These are the simple underlying reasons why we do what we do.
The bulk of human behavior can be explained by a chain of cause and effect that leads back to these few axioms.
Axioms of human behavior
The 9 axioms shown above (the nine factors underpinning human behavior) can be described as follows.
We share many characteristics with other animals that influence our behavior. A crucial one for this framework is biological asymmetry (axiom A2), in other words, being in our own bodies gives us a specific perspective, which means that we cannot know the thoughts, feelings and sensations of others the way that we know our own, and so we cannot have perfect empathy with others. As with other animals there are differences between the sexes (axiom A4), and in the human case the most fundamental of these are that males and females:
- have different levels of certainty that a child is theirs: women know, men think they know (axiom A5)

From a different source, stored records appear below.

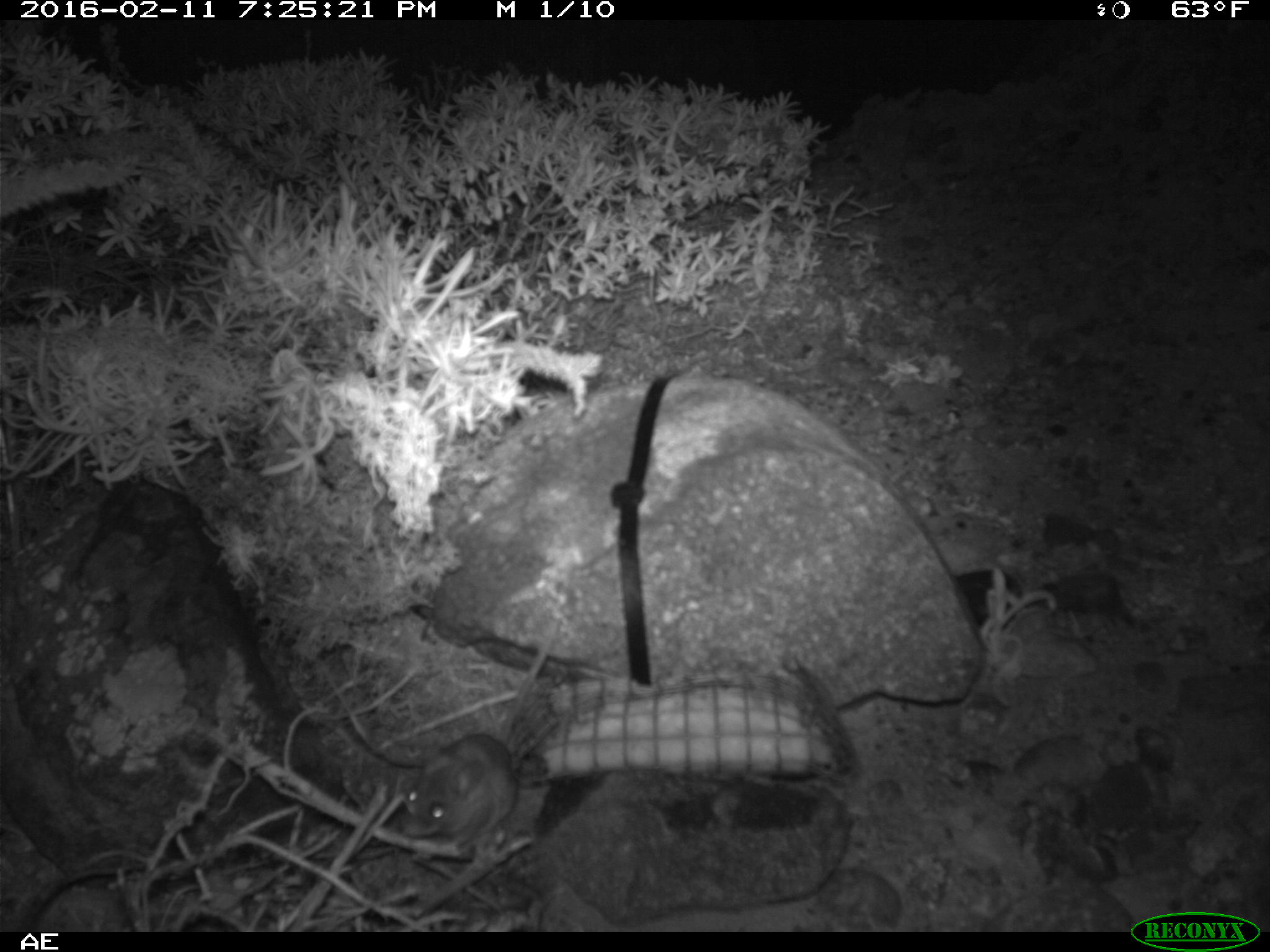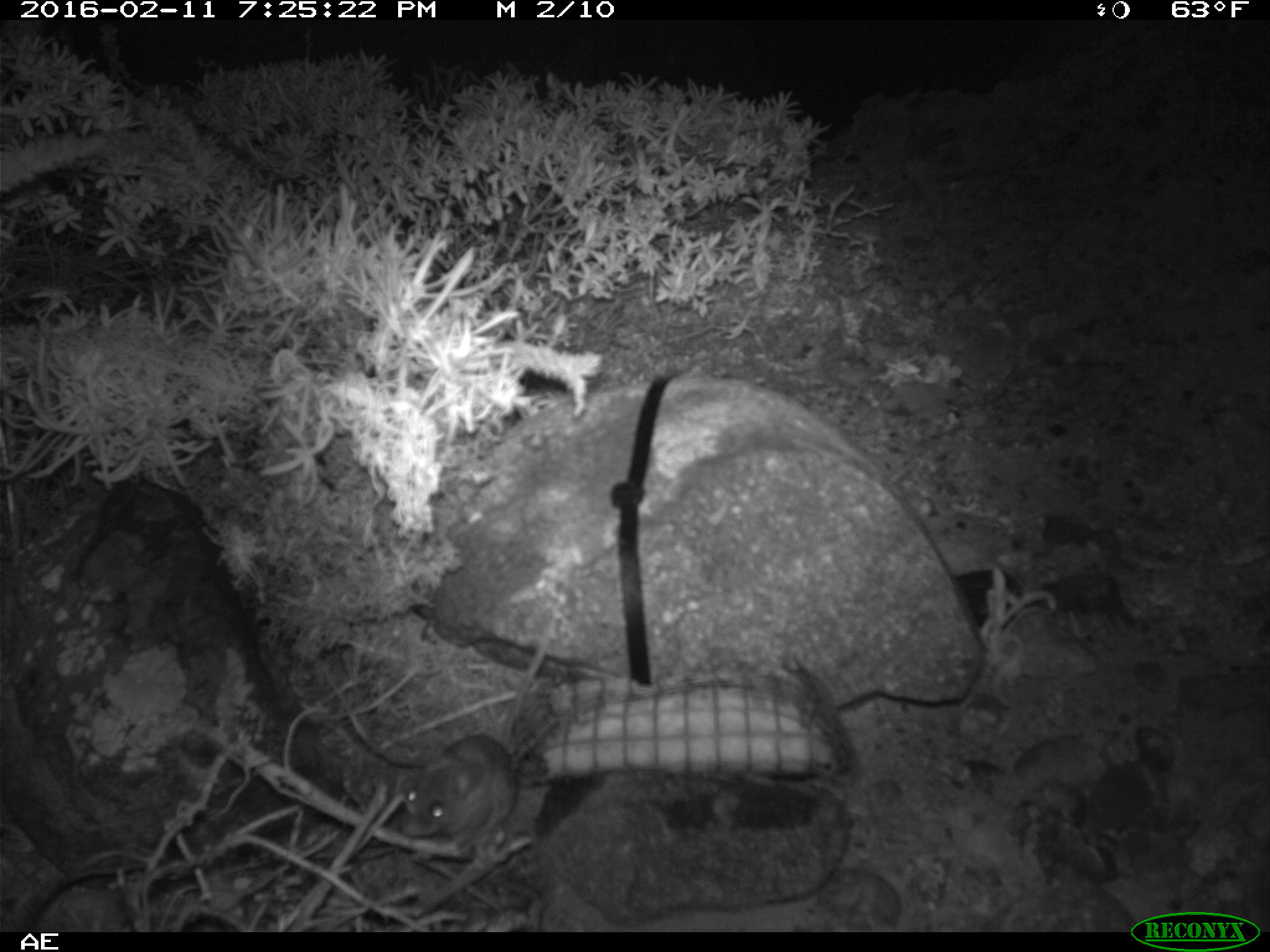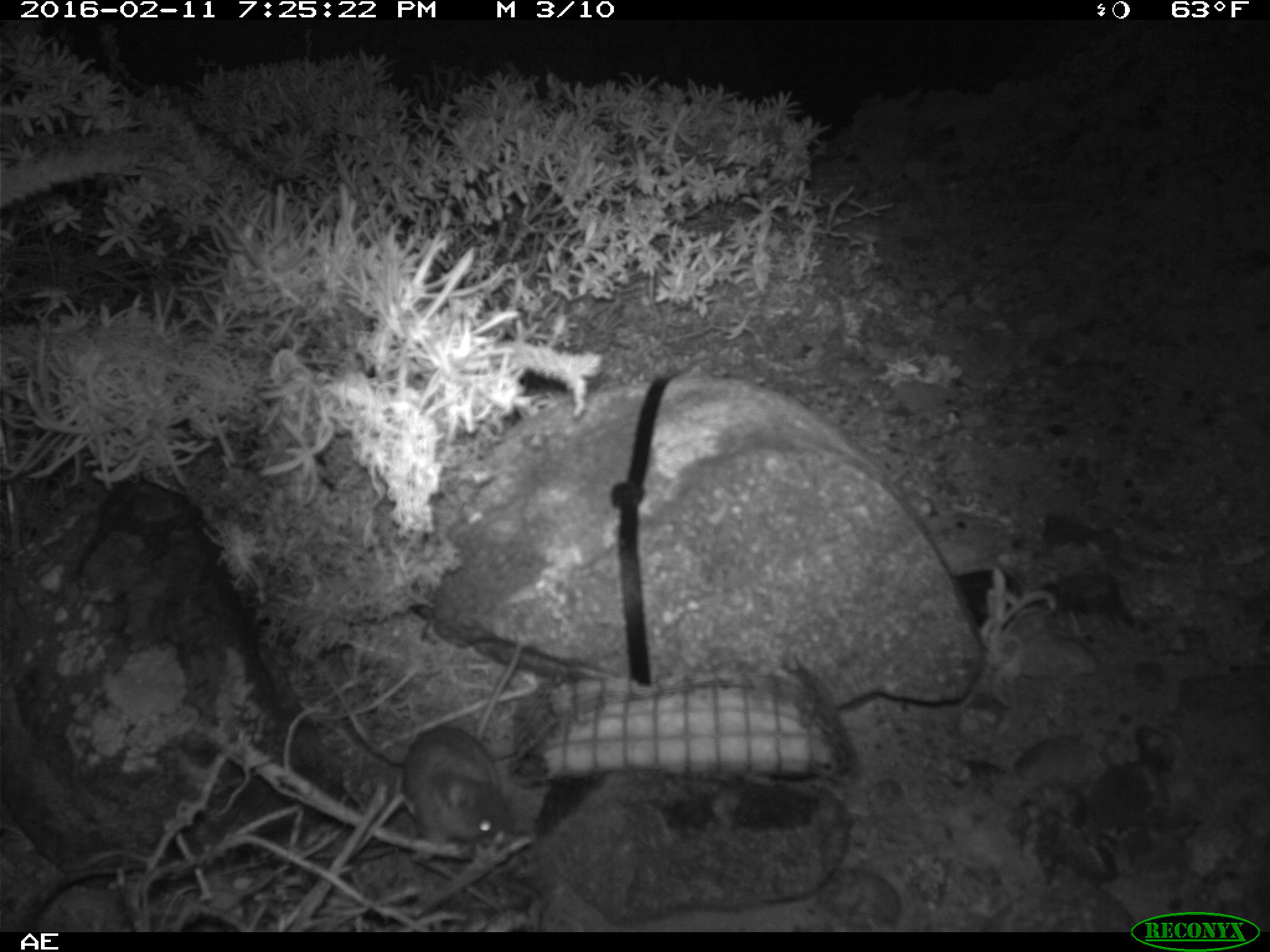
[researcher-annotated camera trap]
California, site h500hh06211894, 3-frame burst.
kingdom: Animalia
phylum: Chordata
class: Mammalia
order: Rodentia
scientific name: Rodentia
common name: rodent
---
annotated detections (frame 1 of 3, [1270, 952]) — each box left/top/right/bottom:
rodent: 402/617/559/847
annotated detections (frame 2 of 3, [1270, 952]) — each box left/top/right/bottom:
rodent: 402/618/561/839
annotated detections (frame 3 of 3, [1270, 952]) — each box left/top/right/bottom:
rodent: 399/635/525/858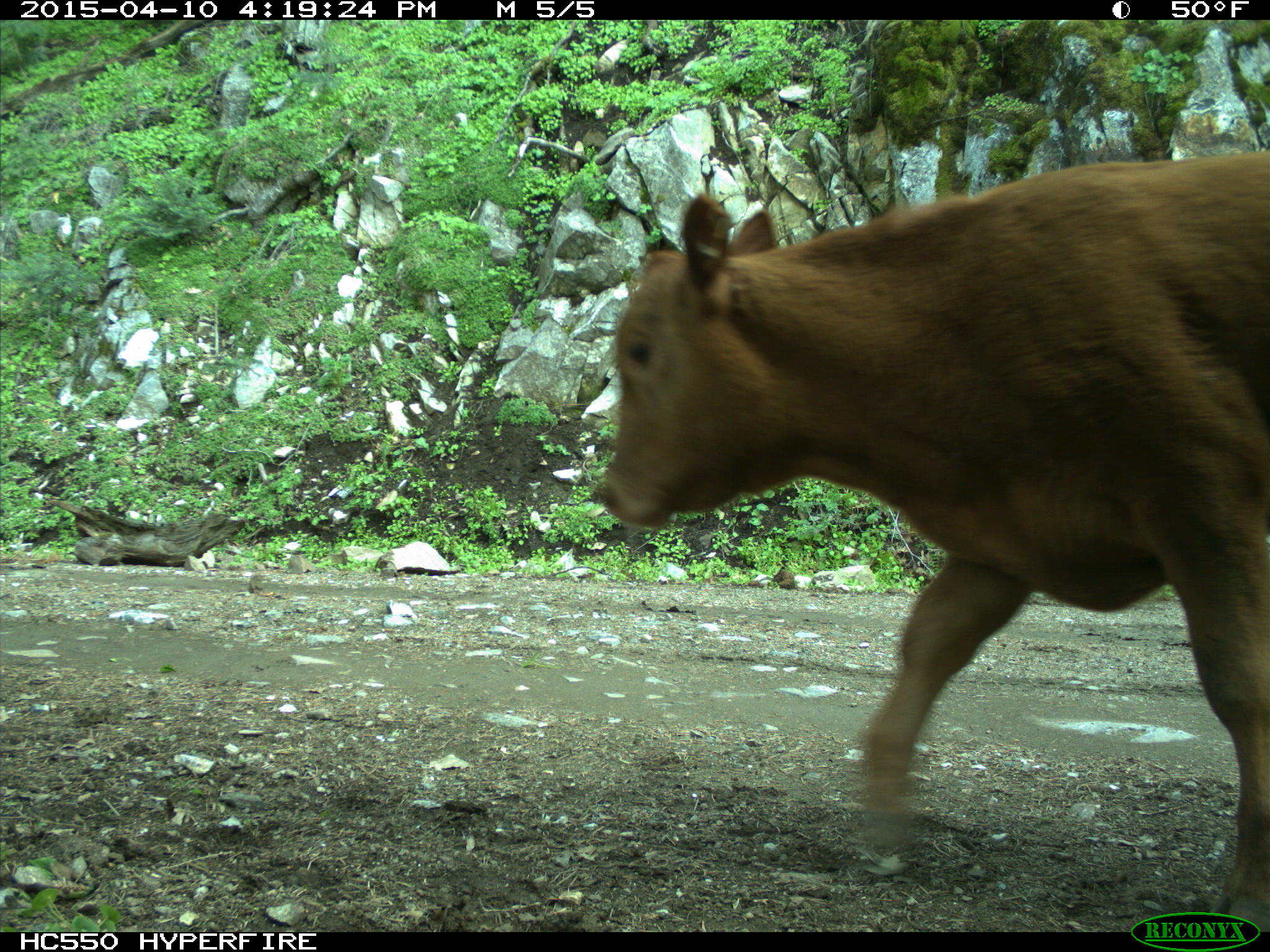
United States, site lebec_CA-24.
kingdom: Animalia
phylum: Chordata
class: Mammalia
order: Artiodactyla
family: Bovidae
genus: Bos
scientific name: Bos taurus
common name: domestic cow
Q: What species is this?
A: Bos taurus (domestic cow).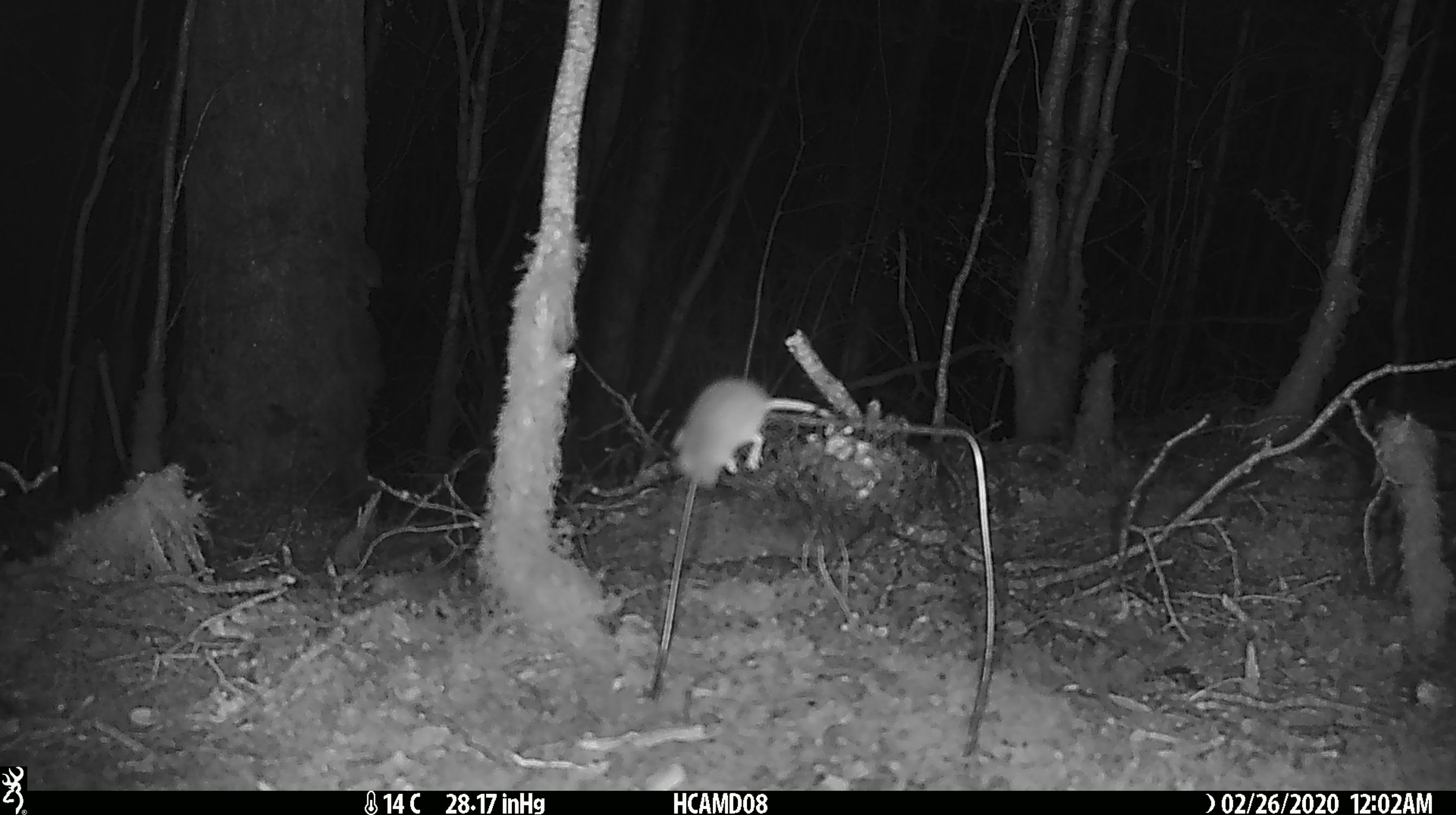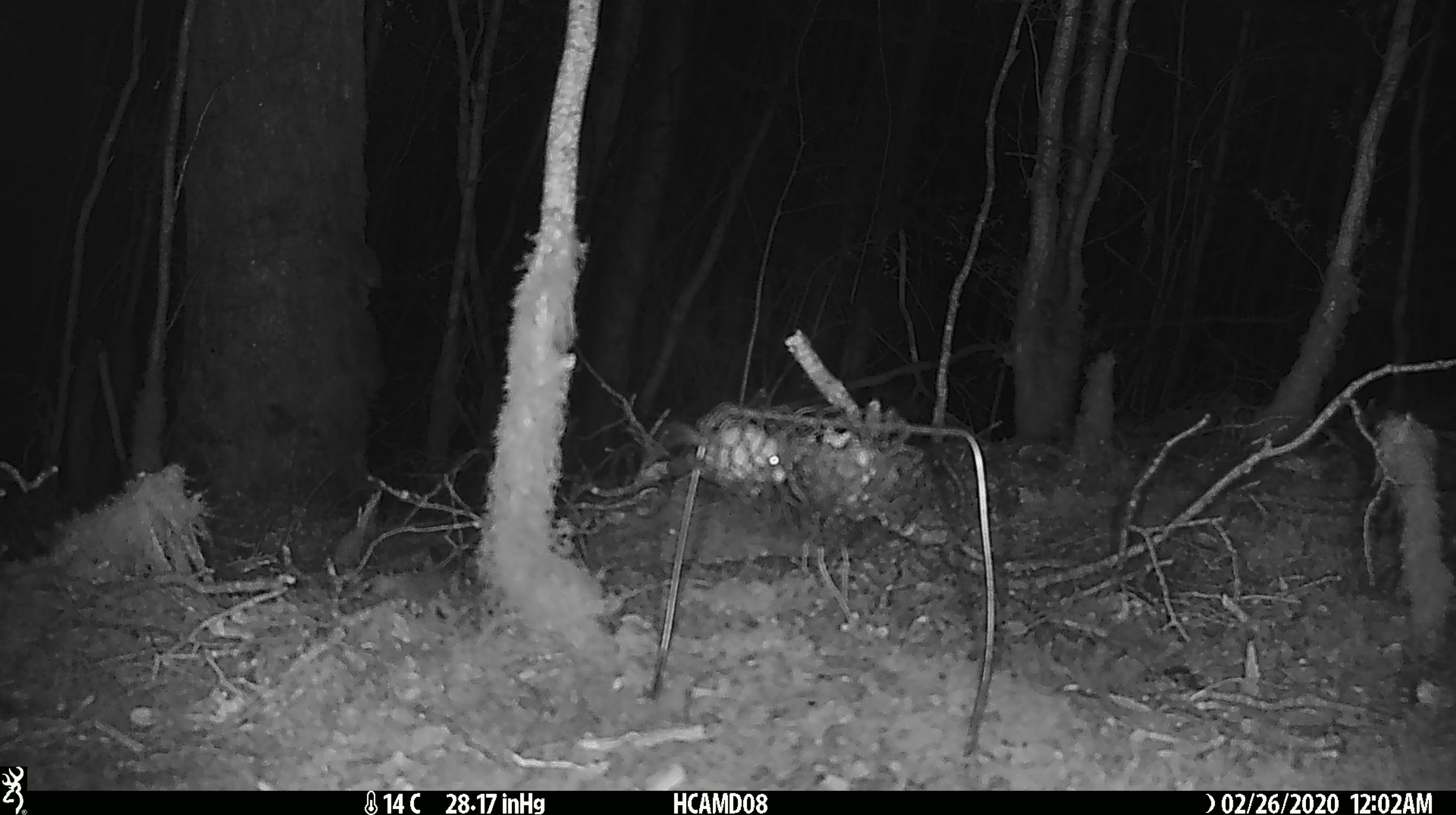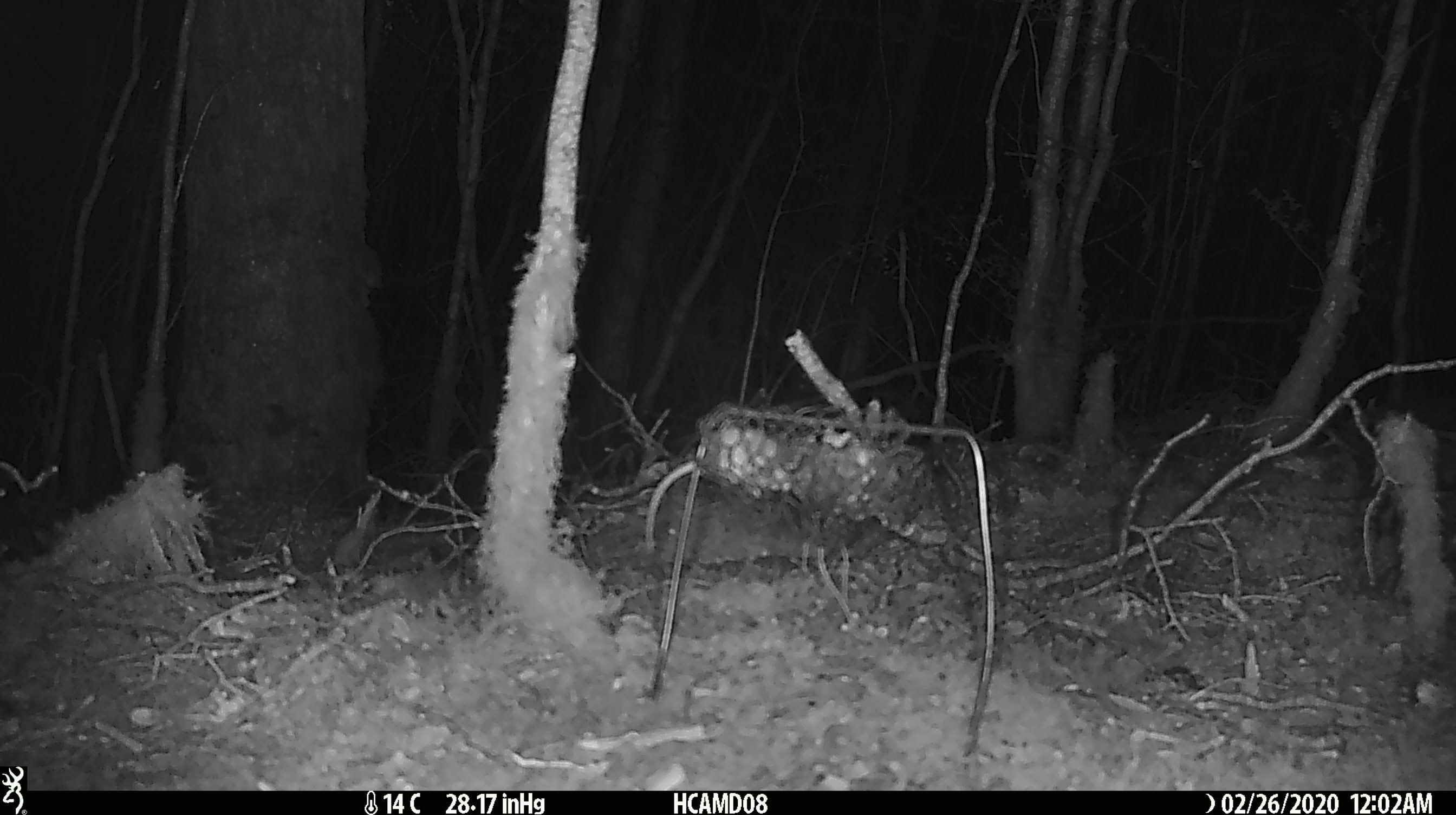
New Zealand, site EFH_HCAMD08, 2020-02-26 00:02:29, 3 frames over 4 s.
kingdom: Animalia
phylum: Chordata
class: Mammalia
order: Rodentia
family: Muridae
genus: Mus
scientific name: Mus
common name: mouse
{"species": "mouse (Mus)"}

- have (at least initially) different levels of investment in the children: women invest nine months of resources (axiom A6)
- have different potential numbers of offspring: women are limited to one birth every nine months; men could have more (axiom A7)
Human behavior is distinctive in the animal kingdom because of our distinctive evolutionary environment (axiom A8), which was an extremely unpleasant one, with many threats and few resources. Our response to that environment was to become a learning animal, able to develop survival solutions in days rather than evolving them over generations. The process of evolution through natural selection (axiom A1), operated on the factors that governed that learning process so that, in the same way that it shaped our bodies, it also shaped our psychology (axiom A3).
The final underlying factor (axiom A9) is only a principle, and is not perfectly reliable, but it does provide a philosophy for conducting an analysis. This is Occam’s razor, which suggests that if complex and simple explanations are available, the simplest one should be preferred.